_Document passage_
start

I am a great believer in setting goals and New Year's celebrations help to focus the mind on reviewing previous goals and setting new ones for the year ahead (see, New Year's Eve *is* good for something).  However, I am a bit of a technology geek and I always try to get software to help me do a job although this frequently turns into an excuse to research software rather than doing what I'm supposed to be doing (qv my previous posts on Journal Software – currently I'm using something called Day One – http://dayoneapp.com/  – which still doesn't come close to the late, lamented Omea – http://www.jetbrains.com/omea/ –  but which at least gives me an easy to use way of tracking my dreams, notes and research ideas in a nice, easily searched environment).  

With regards Goal Software, I have had a similar struggle.  Over the years, I have trialled an amazing number of software packages spanning the spectrum of Goal-oriented to Task Management-focused.  On my machine alone are Things, OmniFocus, Wunderlist, Outlook (Tasks), Mind Mapping software – not to mention Business Task Management apps such as Ms Project and also online services for which I have accounts such as Intervals and Basecamp.  And these are just the ones I haven't deleted.  Add to that all the personal organisation courses that I have attended (Priority Management and Getting Things Done to name but two), not to mention innumerable books, ebooks, feeds and newsletters and you'll see that I am soaked in organisational good oil.

end

_Complete the following_
1. Answer these from the post about goal software:
(a) Which journal software is the writer currently using?
(b) Which two personal organisation courses are named?
(c) According to the writer, New Year's celebrations help focus the mind on what two things?
2. List every software product or online service named by a specific product name in the second paragraph of the post about goal software.
The records that follow were gathered from a different source than the text.

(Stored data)
start

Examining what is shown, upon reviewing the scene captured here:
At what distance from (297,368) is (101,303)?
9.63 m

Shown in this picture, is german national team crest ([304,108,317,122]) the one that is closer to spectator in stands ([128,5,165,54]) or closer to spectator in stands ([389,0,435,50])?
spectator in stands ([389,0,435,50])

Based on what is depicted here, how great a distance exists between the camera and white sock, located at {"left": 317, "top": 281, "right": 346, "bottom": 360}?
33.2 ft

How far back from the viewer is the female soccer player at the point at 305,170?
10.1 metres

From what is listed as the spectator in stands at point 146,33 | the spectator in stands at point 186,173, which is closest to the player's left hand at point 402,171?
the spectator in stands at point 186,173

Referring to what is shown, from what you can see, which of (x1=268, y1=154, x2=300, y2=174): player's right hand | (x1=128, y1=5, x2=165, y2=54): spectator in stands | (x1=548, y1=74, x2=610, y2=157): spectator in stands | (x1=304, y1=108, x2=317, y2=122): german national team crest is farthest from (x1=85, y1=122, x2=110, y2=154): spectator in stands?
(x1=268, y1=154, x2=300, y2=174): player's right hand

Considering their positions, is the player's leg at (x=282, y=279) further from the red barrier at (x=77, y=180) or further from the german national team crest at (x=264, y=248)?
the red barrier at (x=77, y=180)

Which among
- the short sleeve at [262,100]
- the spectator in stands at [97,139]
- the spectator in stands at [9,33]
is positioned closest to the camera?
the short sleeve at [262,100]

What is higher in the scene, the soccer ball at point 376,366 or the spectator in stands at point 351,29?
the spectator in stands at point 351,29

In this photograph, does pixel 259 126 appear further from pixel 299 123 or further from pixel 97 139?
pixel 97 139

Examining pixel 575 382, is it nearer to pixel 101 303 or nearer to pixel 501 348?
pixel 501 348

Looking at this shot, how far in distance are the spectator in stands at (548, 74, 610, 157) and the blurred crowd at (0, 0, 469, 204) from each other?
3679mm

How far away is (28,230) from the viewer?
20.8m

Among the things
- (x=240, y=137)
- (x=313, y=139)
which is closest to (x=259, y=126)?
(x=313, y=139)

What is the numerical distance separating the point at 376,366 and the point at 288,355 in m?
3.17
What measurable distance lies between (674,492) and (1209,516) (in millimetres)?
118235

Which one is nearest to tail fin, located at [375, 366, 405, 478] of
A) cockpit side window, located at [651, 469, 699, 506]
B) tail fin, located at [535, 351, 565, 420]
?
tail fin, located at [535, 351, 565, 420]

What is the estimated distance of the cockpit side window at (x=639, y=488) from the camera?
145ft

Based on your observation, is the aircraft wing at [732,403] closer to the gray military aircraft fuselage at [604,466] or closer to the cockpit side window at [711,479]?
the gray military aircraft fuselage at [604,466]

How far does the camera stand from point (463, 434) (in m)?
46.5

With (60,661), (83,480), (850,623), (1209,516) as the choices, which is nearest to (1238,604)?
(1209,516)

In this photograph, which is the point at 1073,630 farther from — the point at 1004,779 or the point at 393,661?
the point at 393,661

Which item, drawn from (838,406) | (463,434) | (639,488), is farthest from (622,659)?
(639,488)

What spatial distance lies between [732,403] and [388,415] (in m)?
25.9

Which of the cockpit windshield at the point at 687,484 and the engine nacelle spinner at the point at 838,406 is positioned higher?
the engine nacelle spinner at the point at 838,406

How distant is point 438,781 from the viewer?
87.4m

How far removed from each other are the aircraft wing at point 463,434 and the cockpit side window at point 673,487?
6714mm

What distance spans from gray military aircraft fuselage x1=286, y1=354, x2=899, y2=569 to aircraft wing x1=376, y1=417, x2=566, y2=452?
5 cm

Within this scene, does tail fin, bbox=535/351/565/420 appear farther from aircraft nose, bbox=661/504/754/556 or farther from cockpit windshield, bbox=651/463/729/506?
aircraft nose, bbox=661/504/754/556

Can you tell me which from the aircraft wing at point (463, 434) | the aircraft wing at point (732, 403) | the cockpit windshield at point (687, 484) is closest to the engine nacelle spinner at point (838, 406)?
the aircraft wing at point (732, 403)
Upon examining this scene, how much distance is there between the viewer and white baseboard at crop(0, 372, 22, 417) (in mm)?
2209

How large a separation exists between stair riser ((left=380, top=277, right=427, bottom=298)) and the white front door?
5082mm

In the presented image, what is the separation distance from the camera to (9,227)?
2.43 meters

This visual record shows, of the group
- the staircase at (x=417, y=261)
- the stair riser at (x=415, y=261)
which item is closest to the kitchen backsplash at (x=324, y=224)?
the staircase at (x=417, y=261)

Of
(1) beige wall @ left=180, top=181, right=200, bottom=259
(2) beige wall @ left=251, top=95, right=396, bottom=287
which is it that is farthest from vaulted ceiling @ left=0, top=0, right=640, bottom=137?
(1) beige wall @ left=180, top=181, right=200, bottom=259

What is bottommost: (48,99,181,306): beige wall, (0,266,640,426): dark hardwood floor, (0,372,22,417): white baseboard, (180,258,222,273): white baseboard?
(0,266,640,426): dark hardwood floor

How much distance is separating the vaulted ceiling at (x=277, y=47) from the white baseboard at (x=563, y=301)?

end

_Expected results_
1.
(a) Day One
(b) Priority Management and Getting Things Done
(c) Reviewing previous goals and setting new ones for the year ahead

2. Things, OmniFocus, Wunderlist, Outlook (Tasks), Ms Project, Intervals, Basecamp